You’ve added goroutines, you’ve got worker pools, you’ve written careful concurrent code — and the service is still slower than expected. Maybe goroutine count is climbing in your metrics dashboard. Maybe p99 latency has a long tail you can’t explain. Maybe a throughput test plateaus at 40% of what you thought the hardware should support.
This is where guessing stops and profiling starts. Go ships world-class concurrency profiling tools in the standard library — mutex profiles, block profiles, goroutine dumps, and the execution tracer.

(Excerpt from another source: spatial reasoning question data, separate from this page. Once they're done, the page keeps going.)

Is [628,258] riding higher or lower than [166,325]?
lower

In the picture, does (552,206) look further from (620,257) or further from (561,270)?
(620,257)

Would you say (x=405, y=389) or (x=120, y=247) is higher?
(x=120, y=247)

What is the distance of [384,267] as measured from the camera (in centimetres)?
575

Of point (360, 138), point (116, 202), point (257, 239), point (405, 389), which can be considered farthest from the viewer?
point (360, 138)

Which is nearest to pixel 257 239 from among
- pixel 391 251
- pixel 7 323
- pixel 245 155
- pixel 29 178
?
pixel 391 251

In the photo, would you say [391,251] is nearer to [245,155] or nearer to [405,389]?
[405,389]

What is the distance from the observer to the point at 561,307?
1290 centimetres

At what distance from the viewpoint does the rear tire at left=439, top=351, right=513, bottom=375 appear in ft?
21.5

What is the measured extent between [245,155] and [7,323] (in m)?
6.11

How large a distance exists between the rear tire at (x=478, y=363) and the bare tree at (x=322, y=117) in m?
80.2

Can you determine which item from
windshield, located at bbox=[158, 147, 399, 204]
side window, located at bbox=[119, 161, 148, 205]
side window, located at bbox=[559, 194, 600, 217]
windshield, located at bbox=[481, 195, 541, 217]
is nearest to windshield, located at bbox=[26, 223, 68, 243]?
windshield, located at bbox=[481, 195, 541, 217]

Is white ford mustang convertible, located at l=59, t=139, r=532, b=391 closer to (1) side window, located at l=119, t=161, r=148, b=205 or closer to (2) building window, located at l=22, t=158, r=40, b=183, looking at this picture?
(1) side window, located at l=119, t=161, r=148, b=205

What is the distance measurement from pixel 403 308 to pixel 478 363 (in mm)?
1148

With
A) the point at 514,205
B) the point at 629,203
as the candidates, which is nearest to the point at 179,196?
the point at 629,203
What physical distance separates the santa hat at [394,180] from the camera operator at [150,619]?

Most engineers know about the CPU and memory profiler. Far fewer use the concurrency-specific profiles, which is a shame because they find the exact thing that’s wrong in minutes instead of days.
The Problem
The common reaction to concurrency slowdowns is to add more goroutines or increase worker pool sizes. That approach is guessing:
// WRONG — throwing goroutines at the problem without understanding the bottleneck
func processRequests(reqs []Request) {
// was 10, tried 50, then 100, throughput barely changed, ¯\_(ツ)_/¯
const workers = 100
jobs := make(chan Request, len(reqs))
var wg sync.WaitGroup
for i := 0; i < workers; i++ {
wg.Add(1)
go func() {
defer wg.Done()
for req := range jobs {
handle(req)
}
}()
}
// ...
}
If handle internally acquires a heavily contended mutex, adding more workers makes contention worse, not better. More goroutines means more goroutines racing for the same lock. Throughput can actually decrease.
The second mistake is interpreting high goroutine count as “lots of work happening”:
// WRONG — goroutine count is a lagging indicator; goroutines might all be blocked
// What you see in your dashboard: goroutines=50000, CPU utilization=12%
// What's actually happening: 49000 goroutines blocked on a single mutex
CPU utilization and goroutine count tell you almost nothing about why your program is slow. The block and mutex profiles do.
The Idiomatic Way
Enable the profiles and expose them via net/http/pprof:
// RIGHT — enable concurrency profiles in your service
import (
"net/http"
_ "net/http/pprof" // registers pprof endpoints on http.DefaultServeMux
"runtime"
)
func init() {
// Enable the mutex and block profilers — they're off by default
runtime.SetMutexProfileFraction(1) // sample every mutex event (use 10-100 in prod)
runtime.SetBlockProfileRate(1) // sample every blocking event (use 10000 in prod)
}
func main() {
// expose pprof on a separate port, never on your public-facing port
go http.ListenAndServe("localhost:6060", nil)
// ... rest of your service
}
SetMutexProfileFraction(1) records every mutex contention event. In production, use a fraction like 10 or 100 to reduce overhead — you’re sampling, not recording everything. Same for SetBlockProfileRate: a rate of 10000 means “record one event per 10 microseconds of blocking.”
Collecting and reading the profiles:
# Mutex profile — shows which mutexes are contended and where they're held
go tool pprof http://localhost:6060/debug/pprof/mutex
# Block profile — shows where goroutines block (channels, select, mutex, syscall)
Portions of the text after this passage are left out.